É culpa dela. Aquele sorriso bobo que dei no meio do nosso jogo de domingo. Você não entendeu, e nem podia, mas eu tava lembrando da forma que ela sorri com os olhos e aí não resisti. Sabe quando a gente encontra alguém e os outros amores deixam de fazer sentido? Pode ser paixão ou idiotice, mas aconteceu. É oficial: virei um desses caras. Mas, te juro, a culpa não é minha. A culpa é dela, amigo.

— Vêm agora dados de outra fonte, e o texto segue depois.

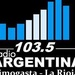 Radio Aimogasta 103.5 Logo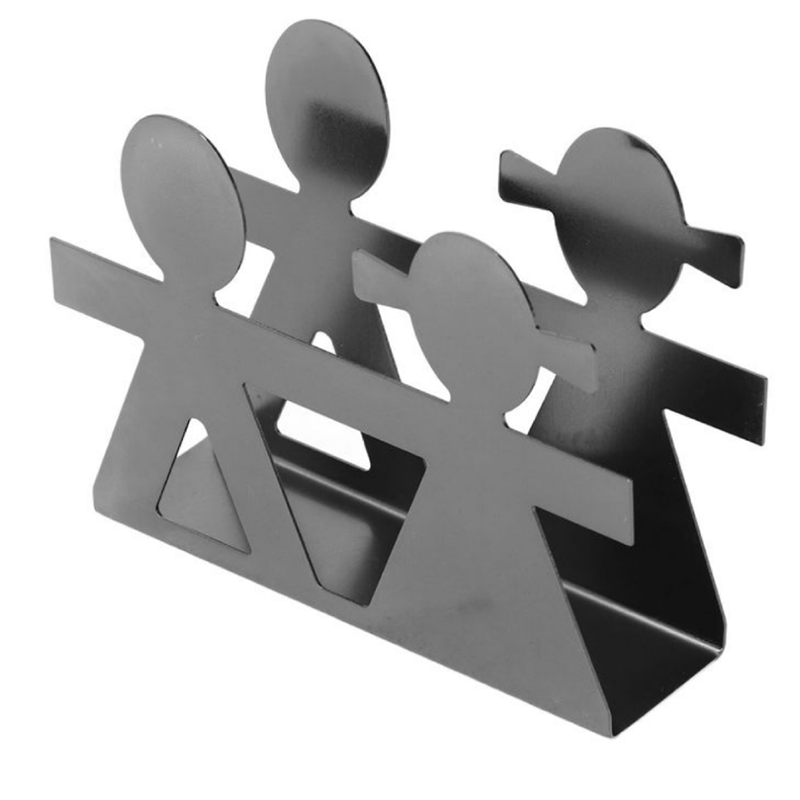 High-Quality Vertical Napkin Holder Desk Stand Vertical Napkin Holder Antiskid Quotes, Products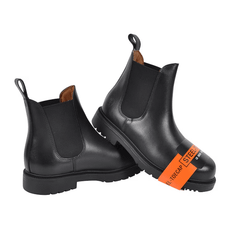 Jodhpurs Läder Stålhätta – HANSBO SPORT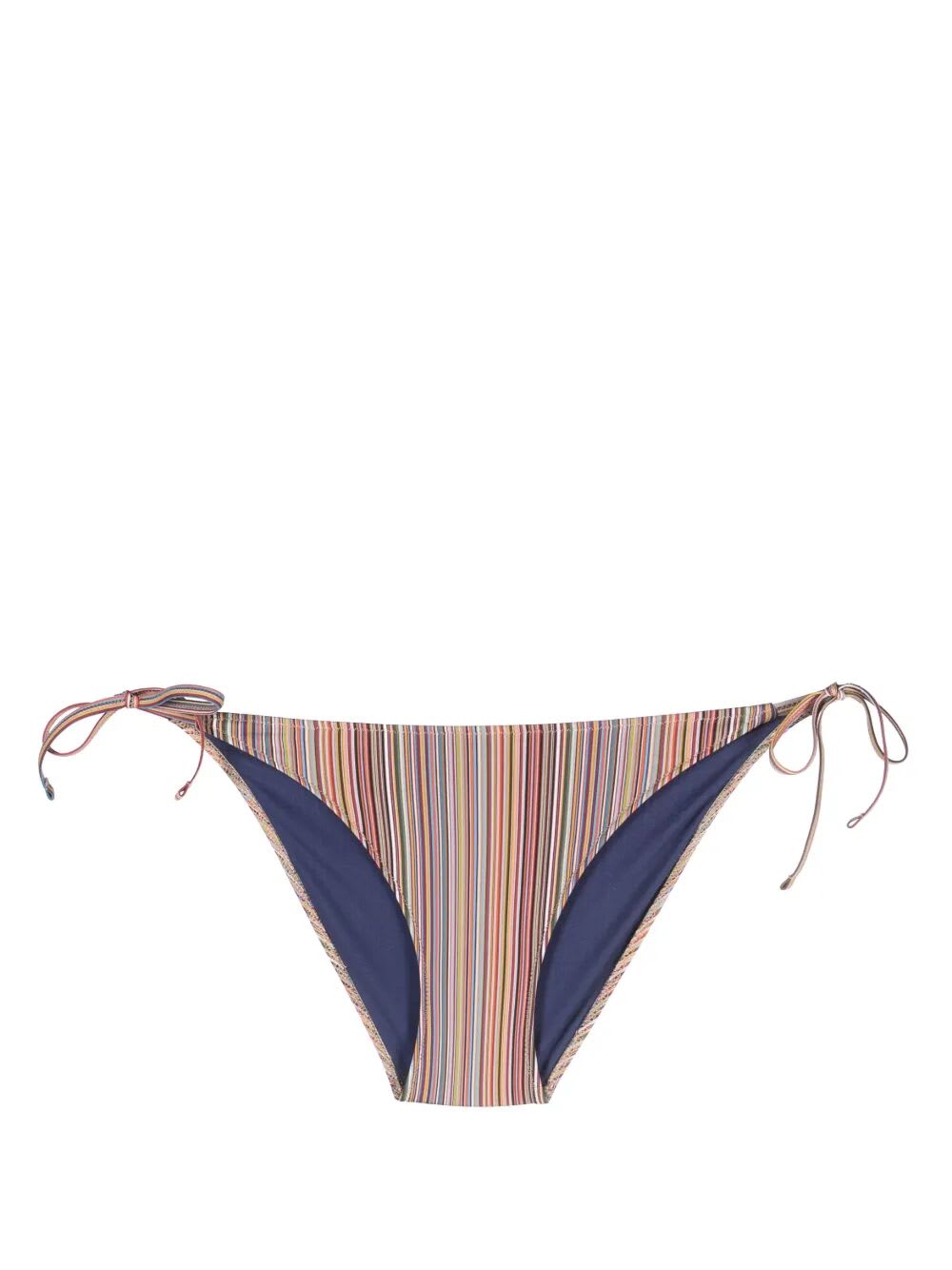 Women Bottom Bikinbi Tie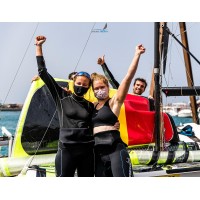 49erFX Belgium logo - Similar company to Forward Wip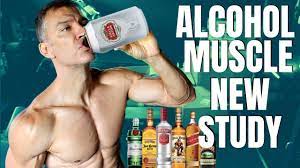 is beer good or bad for bodybuilding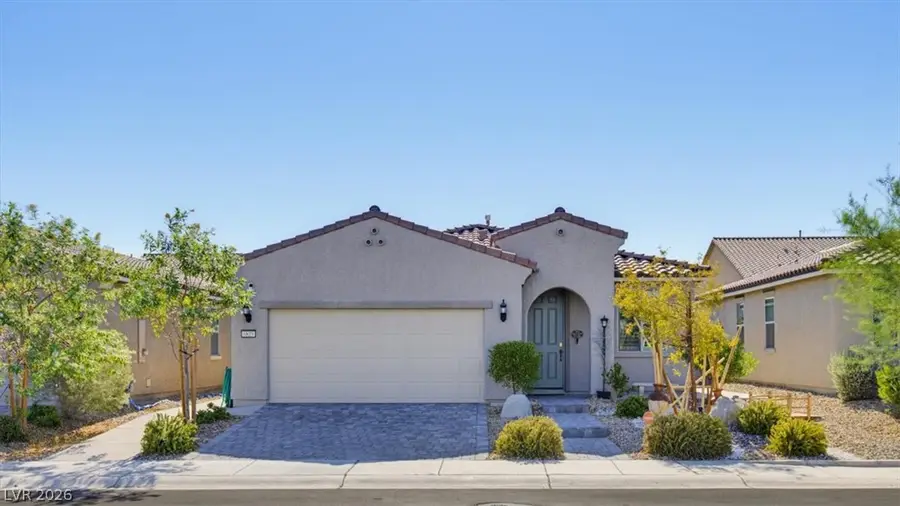 6819 Feather Hill Street, North Las Vegas, NV 89086 - #2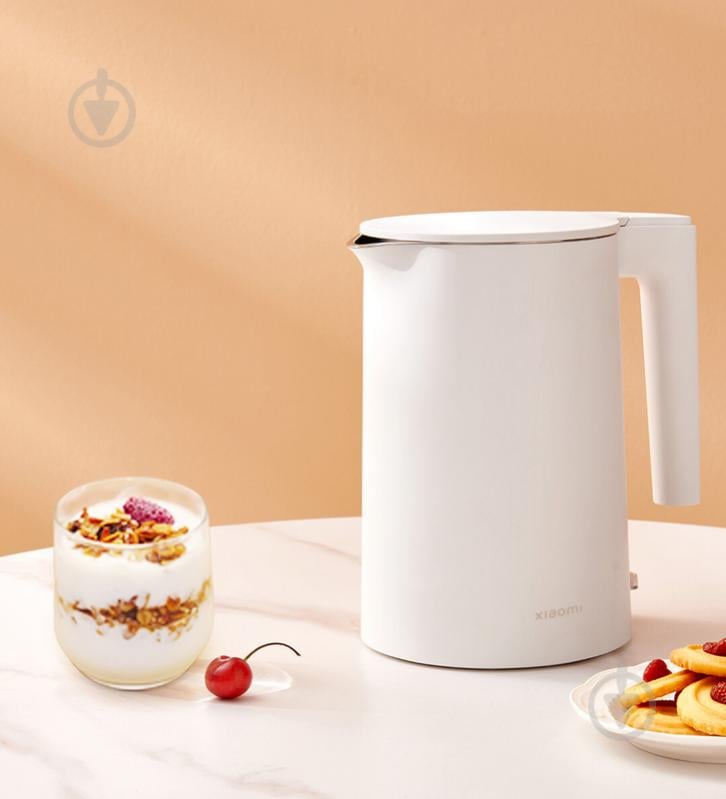 Электрочайник Xiaomi Mi Electric Kettle 2 EU - фото 9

Vou ter que cancelar aqueles nossos bares de quinta. A gente muda pra quarta e já vê o futebol, combinado? É que é o único dia que ela tá livre na semana. Cê entende, não entende? Quando a gente se apaixona, a gente sente umas saudades estranhas, cara. Ficar muito tempo longe, às vezes, até dói.

Disseram que ando meio adolescente, mas não tem como acordar ao lado dela e não me sentir meio perdido, sabe? Fico tentado a passar dias ali, ouvindo a respiração calma e reparando nos pequenos sorrisinhos que ela dá enquanto sonha. Cara, te juro, a culpa não é minha. É que ela, ela me faz perder o fôlego. Fica difícil respirar quando a gente ama.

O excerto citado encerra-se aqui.